Я барахтался, пытаясь вырваться из темноты, тянущей меня в смерть, стараясь сдержать крик, вырывающийся из всех рёберных щелей, собирая что есть мочи все силы, чтобы поймать единственный реальный звук — звук капающей воды. Я лежал с открытыми глазами и ловил знаки присутствия человека под деревянным полом комнаты, в кухне, в ванной. Но оттуда ничего не доносилось. Лёжа на полу, я смотрел вокруг и не видел никаких следов присутствия человека. Кап-кап-кап, с кухни слышно, как с определённым интервалом капает вода. Лишь тогда я вспомнил, что домработница приходила ко мне именно сегодня утром, и теперь придёт только послезавтра. Я приподнялся и сел на пол. Завтра её не будет. Может быть, не будет и послезавтра.
Я подошёл к окну и посмотрел на улицу. Солнце садилось, на глаза попались дети, катающиеся на велосипедах, молодые женщины, гуляющие с колясками. На оконной раме квартиры этажом ниже повис носок, который домработница уронила по невнимательности.

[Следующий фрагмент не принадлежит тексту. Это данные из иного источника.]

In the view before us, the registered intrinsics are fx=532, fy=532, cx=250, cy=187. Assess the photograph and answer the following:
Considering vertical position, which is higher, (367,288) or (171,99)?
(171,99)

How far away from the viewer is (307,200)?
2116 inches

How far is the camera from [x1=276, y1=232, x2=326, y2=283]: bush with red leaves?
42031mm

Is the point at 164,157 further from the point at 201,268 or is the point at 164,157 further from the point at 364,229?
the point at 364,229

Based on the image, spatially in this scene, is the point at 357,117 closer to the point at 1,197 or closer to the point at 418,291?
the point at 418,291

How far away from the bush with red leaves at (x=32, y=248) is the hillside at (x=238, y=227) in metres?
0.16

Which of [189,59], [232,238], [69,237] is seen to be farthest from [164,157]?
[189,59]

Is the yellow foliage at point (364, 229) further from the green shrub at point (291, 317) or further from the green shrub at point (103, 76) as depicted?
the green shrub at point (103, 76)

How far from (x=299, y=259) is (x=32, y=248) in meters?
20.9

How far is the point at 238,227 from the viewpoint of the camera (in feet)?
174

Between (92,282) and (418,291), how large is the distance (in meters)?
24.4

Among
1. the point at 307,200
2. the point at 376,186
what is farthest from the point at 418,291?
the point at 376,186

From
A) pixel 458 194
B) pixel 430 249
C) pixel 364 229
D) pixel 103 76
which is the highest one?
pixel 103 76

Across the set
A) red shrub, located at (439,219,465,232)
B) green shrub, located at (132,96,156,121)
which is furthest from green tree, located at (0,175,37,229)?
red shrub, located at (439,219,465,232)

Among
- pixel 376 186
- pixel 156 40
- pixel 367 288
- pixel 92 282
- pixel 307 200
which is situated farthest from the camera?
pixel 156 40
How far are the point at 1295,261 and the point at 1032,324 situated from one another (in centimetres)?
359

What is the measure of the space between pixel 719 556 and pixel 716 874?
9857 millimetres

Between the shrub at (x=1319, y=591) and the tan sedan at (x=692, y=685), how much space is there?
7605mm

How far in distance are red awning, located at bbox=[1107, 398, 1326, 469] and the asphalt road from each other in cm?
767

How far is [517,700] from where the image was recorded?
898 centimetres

Я вынул из шкафа горсть леденцов, сунул их в карман, нашёл палку и спустился по лестнице. Лестница была крутой, тёмной и мрачной. Пуён говорила мне, что я могу купить квартиру на первом или втором этаже, если доплачу, но я упрямился и оставался на последнем этаже из-за того, что мог пользоваться крышей. Кроме того, отсюда ничто не может закрыть от меня Пуён, когда она приближается к моему дому. Но она сегодня не придёт.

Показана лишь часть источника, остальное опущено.